Uno Stato imprenditore?

“La crisi e la recessione Covid-19 offrono un’opportunità unica per ripensare il ruolo dello Stato, in particolare i suoi rapporti con le imprese. L’ipotesi di lunga data secondo cui il governo è un peso per l’economia di mercato è stata smentita. Riscoprire il ruolo tradizionale dello Stato come “investitore di prima istanza” – piuttosto che come prestatore di ultima istanza – è diventato uno dei presupposti per un’efficace elaborazione delle politiche nell’era post-Covid.” Così inizia l’articolo di Mariana Mazzucato e Antonio Andreoni pubblicato in inglese il 25 giugno 2020 sulla rivista Project Syndicate e tre giorni dopo nella versione italiana su Il Fatto Quotidiano .

La questione non è nuova: già il 25 marzo scorso il Financial Times ha pubblicato un articolo dell’ ex governatore della BCE, Mario Draghi, che poneva un problema fino ad allora eluso o rimosso dal dibattito politico ed economico: l’entità della crisi economica, conseguenza della pandemia e delle misure di chiusura (lockdown) prese per contenerla. Draghi sottolineava soprattutto il ruolo imprescindibile dello Stato: “La perdita di reddito subita dal settore privato – e l'eventuale debito contratto per colmare il divario – deve essere infine assorbita, in tutto o in parte, nei bilanci pubblici. Livelli di debito pubblico molto più elevati diventeranno una caratteristica permanente delle nostre economie e saranno accompagnati dalla cancellazione del debito privato.”

Più recentemente, sempre Mariana Mazzucato, l’economista italiana docente di Economia dell’innovazione che il presidente del consiglio Conte ha voluto prima come consigliere economico di Palazzo Chigi poi come membro della task force “Fase 2” per la ricostruzione economica del Paese, ha rilasciato due interviste (a La Repubblica il 26 aprile e al quotidiano di Confindustria, Il Sole 24 ore, il 30 aprile) che hanno suscitato un acceso dibattito fra analisti economici ed esponenti del mondo imprenditoriale.

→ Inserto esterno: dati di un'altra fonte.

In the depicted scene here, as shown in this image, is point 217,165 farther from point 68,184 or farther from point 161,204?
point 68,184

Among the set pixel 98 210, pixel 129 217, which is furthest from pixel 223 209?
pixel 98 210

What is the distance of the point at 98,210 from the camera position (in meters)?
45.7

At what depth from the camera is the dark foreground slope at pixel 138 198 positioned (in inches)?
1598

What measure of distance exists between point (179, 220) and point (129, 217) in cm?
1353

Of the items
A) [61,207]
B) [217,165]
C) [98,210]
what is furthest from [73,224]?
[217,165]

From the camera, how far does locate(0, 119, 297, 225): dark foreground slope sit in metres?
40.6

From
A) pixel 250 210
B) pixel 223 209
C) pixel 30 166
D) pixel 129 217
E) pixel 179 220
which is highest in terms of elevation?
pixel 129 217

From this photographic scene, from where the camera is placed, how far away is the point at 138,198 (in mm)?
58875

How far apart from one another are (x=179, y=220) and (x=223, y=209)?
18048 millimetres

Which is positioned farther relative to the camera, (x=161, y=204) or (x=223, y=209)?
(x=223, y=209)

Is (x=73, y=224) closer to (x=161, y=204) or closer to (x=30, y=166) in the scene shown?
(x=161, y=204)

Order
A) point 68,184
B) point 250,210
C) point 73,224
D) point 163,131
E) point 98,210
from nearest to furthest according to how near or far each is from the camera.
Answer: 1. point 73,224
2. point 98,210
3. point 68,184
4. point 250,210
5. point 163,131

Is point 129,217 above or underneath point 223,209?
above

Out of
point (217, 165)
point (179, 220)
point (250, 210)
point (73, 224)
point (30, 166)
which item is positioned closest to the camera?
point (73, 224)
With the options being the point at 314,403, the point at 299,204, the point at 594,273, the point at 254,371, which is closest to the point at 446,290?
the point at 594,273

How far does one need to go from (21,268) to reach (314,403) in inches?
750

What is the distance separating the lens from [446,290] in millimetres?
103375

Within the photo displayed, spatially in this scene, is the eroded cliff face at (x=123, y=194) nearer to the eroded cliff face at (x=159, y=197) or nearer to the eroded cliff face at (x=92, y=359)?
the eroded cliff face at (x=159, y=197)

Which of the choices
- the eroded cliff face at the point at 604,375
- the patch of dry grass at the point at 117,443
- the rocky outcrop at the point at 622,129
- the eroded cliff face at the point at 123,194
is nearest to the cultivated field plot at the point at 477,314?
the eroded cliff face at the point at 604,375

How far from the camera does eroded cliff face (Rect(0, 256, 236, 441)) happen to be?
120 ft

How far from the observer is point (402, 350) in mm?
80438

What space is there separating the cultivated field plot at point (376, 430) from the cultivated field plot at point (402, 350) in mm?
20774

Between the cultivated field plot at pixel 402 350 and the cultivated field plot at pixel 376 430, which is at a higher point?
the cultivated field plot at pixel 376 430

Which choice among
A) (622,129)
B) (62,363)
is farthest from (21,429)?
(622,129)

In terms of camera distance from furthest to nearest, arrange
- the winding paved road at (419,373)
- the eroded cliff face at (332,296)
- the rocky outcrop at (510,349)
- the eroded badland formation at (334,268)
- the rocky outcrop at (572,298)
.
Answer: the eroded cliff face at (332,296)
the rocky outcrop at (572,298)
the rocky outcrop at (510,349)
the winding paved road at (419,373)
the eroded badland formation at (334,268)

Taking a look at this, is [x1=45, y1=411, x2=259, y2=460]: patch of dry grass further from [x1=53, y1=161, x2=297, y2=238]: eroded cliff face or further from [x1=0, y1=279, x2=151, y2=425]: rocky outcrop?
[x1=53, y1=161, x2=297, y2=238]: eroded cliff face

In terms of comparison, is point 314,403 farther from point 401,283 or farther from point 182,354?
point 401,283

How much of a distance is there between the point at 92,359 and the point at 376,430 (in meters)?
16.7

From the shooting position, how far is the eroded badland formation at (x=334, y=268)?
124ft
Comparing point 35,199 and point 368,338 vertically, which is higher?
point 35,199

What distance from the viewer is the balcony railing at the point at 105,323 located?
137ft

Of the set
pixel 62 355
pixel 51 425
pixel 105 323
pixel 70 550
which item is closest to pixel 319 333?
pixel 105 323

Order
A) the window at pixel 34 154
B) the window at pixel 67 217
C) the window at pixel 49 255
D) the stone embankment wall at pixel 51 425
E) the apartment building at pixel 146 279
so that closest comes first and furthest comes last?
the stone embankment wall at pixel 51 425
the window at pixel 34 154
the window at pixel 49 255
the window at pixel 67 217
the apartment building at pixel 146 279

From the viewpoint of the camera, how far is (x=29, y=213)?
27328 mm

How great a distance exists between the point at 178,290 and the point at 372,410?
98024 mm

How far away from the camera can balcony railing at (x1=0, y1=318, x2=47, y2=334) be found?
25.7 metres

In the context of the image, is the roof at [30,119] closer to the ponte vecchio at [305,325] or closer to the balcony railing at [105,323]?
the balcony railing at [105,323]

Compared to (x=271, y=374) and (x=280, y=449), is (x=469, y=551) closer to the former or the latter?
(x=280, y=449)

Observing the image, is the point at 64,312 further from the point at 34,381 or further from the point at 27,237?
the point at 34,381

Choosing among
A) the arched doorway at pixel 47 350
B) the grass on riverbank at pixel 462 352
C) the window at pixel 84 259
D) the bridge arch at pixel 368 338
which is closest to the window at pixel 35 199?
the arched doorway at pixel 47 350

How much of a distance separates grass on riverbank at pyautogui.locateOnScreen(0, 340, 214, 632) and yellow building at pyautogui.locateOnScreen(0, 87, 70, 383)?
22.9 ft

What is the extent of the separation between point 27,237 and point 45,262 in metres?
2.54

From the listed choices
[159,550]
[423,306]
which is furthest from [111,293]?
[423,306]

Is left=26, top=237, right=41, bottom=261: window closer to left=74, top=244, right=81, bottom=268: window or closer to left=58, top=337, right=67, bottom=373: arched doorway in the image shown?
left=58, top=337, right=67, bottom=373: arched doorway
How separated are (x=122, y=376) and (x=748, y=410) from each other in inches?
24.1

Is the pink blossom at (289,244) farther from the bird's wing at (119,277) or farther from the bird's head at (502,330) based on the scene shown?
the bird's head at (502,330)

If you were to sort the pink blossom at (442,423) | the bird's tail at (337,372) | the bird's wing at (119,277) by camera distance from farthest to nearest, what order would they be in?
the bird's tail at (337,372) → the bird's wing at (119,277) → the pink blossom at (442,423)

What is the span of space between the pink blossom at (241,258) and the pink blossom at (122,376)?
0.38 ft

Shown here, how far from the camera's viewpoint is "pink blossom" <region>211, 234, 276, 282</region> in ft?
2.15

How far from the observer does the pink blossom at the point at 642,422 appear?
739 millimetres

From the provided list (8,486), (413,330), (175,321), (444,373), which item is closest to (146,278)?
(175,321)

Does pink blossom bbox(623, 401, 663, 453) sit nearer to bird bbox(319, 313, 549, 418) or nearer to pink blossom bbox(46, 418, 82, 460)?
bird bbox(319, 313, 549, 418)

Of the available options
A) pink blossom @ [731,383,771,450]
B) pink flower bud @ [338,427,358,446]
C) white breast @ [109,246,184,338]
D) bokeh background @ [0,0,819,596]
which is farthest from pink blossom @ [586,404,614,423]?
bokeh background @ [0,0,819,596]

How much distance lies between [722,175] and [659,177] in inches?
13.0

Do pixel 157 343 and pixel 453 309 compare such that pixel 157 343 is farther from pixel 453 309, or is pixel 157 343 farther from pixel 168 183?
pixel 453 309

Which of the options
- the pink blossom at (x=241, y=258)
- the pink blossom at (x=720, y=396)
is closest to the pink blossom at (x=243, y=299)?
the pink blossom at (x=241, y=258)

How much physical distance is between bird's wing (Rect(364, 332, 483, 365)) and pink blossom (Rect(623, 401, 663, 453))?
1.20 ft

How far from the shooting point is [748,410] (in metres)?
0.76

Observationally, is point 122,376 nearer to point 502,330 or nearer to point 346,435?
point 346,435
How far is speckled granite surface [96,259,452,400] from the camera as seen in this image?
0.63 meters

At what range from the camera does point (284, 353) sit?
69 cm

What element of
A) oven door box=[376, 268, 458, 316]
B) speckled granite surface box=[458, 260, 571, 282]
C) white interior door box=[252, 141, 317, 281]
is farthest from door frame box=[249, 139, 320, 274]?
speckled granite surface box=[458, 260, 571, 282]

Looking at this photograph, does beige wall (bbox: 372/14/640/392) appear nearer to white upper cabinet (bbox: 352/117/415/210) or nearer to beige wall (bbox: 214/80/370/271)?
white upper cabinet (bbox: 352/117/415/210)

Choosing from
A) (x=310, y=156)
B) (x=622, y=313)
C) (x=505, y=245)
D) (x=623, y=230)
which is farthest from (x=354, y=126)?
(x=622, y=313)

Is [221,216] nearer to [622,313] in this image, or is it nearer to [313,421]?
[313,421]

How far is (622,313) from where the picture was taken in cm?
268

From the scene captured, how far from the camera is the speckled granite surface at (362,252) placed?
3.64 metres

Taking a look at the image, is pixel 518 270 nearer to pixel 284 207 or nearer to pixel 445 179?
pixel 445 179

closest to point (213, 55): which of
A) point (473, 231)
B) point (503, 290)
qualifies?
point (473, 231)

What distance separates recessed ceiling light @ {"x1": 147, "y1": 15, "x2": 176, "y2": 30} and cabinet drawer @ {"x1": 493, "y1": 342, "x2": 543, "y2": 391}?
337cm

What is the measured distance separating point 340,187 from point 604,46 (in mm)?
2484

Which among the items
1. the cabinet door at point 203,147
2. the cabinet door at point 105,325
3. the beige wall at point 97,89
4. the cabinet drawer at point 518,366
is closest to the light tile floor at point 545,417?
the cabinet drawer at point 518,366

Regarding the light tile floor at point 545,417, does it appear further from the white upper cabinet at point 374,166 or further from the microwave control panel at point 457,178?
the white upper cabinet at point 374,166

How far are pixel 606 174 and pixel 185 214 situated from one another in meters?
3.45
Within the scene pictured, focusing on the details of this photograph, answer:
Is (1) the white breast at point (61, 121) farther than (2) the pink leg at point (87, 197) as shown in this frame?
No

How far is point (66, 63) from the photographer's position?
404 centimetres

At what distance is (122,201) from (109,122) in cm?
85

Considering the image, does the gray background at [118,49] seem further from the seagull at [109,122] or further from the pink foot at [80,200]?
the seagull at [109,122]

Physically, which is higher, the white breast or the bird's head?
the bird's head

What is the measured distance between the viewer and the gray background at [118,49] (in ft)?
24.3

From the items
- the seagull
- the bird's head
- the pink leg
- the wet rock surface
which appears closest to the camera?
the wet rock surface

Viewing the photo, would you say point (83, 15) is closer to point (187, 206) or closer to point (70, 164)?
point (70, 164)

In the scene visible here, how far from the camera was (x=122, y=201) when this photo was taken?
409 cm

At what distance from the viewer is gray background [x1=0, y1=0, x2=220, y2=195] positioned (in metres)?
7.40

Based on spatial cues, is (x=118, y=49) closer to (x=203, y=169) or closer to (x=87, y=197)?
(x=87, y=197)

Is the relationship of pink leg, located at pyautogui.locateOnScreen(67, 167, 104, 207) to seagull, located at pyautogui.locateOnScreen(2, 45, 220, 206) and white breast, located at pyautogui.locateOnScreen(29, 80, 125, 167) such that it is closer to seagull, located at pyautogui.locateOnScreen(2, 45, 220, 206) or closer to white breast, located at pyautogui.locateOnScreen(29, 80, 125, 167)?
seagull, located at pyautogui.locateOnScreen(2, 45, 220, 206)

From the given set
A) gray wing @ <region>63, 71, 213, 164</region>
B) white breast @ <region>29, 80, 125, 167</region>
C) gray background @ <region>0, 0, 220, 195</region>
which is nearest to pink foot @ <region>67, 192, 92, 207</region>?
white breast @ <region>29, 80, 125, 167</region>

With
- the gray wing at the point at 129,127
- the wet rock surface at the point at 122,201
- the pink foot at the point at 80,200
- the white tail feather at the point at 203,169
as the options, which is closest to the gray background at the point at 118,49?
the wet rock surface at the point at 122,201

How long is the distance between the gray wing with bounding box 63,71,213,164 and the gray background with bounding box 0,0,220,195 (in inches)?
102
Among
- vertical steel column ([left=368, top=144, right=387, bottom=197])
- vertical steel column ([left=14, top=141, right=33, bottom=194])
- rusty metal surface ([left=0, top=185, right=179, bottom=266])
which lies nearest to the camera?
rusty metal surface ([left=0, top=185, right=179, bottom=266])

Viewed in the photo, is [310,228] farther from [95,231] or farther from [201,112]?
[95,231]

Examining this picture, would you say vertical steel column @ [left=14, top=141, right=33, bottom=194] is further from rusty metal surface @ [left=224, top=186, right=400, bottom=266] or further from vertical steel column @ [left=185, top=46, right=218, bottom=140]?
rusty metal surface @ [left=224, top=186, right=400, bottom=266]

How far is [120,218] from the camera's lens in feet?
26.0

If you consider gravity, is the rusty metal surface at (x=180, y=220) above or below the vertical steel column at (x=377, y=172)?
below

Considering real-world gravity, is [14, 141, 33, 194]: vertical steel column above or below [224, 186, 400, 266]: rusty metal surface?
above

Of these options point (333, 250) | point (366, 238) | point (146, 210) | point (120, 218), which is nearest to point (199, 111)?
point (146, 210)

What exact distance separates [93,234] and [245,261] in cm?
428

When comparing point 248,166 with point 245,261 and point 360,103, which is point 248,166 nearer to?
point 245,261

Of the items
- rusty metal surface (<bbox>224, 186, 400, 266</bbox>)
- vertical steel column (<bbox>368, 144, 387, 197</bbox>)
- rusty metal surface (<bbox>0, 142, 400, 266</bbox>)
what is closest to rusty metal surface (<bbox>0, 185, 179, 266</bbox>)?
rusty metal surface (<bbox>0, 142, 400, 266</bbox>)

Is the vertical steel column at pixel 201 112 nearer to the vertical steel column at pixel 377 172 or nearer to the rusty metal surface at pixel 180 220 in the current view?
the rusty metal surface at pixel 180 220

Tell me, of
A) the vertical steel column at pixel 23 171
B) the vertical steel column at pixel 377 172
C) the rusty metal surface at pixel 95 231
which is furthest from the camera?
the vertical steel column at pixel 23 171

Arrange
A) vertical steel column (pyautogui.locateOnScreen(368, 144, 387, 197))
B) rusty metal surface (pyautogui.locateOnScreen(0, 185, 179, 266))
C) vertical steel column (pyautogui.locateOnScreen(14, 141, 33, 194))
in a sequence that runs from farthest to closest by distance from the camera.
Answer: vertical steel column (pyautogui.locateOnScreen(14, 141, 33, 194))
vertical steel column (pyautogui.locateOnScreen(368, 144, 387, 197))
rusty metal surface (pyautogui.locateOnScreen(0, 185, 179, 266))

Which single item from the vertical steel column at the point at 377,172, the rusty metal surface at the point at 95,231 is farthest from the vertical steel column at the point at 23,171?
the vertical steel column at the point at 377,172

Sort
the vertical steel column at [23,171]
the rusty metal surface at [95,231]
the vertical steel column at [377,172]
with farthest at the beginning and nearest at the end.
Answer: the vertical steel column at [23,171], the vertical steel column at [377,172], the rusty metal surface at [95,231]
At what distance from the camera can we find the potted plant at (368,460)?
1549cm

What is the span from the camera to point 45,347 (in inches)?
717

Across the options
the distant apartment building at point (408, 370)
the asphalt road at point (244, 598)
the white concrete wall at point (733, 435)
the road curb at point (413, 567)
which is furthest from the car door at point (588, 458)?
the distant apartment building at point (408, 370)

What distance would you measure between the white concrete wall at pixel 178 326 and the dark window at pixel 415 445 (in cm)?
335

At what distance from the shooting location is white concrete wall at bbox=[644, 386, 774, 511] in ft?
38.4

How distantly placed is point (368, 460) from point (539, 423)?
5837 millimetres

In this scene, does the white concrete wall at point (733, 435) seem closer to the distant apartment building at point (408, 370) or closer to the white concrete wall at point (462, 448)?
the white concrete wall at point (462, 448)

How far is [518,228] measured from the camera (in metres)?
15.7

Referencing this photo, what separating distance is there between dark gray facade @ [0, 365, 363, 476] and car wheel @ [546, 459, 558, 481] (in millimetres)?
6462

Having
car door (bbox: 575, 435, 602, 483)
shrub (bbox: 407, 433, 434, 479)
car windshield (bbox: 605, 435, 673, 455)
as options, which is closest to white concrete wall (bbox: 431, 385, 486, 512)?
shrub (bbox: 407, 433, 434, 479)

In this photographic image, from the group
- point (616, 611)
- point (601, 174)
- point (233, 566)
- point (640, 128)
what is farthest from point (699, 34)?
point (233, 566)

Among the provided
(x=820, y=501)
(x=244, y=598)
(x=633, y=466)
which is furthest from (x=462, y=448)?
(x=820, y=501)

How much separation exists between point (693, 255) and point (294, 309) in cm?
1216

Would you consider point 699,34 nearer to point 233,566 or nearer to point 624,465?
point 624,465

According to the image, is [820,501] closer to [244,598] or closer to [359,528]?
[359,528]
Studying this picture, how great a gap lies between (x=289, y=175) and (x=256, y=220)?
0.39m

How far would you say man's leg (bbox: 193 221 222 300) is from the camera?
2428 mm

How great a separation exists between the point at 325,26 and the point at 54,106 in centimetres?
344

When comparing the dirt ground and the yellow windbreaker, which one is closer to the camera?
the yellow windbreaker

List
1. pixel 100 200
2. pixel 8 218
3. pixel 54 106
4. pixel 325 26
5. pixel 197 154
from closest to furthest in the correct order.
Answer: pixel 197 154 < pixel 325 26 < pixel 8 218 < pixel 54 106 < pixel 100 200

Cosa proponeva di scandaloso Mariana Mazzucato, nota per aver rivendicato in libri e saggi il ruolo fondamentale di uno Stato imprenditore come motore dinamico dell’innovazione in quanto in grado di farsi carico del rischio d’investimento iniziale di ricerca e sviluppo di nuove tecnologie? Proponeva appunto che lo Stato, nel finanziare il sistema produttivo colpito dalla crisi economica, potesse e dovesse orientare questi investimenti in progetti di ricerca e innovazione lungimiranti, normalmente evitati dagli investitori privati per le loro caratteristiche di incertezza (che è cosa diversa dal rischio proprio di ogni investimento). I capitali privati sono infatti restii a investire in settori come la green economy, le telecomunicazioni, le nanotecnologie, la farmaceutica per i tempi medio-lunghi necessari alla ricerca e allo sviluppo e per l’incertezza dell’effettiva redditività della commercializzazione del prodotto.

La proposta di Mazzucato ha provocato una levata di scudi da parte del mondo imprenditoriale e dei giornalisti economici dei principali quotidiani italiani (i cui proprietari, va ricordato, non sono editori puri, avendo anche importanti interessi industriali) che denunciavano il tentativo di statalizzare o addirittura di sovietizzare l’industria, approfittando delle contingenti difficoltà finanziarie. Il presidente designato di Confindustria, Carlo Bonomi, sulle colonne del Corriere della Sera del 4 maggio chiariva che contributo gli imprenditori si attendevano dallo Stato: “faccia il regolatore, stimoli gli investimenti. Per esempio questo sarebbe il momento per rilanciare con più risorse il piano Industria 4.0, visto che a questa crisi sopravviverà chi investirà. Ma si fermi lì. Non abbiamo bisogno di uno Stato imprenditore, ne conosciamo fin troppo bene i difetti”.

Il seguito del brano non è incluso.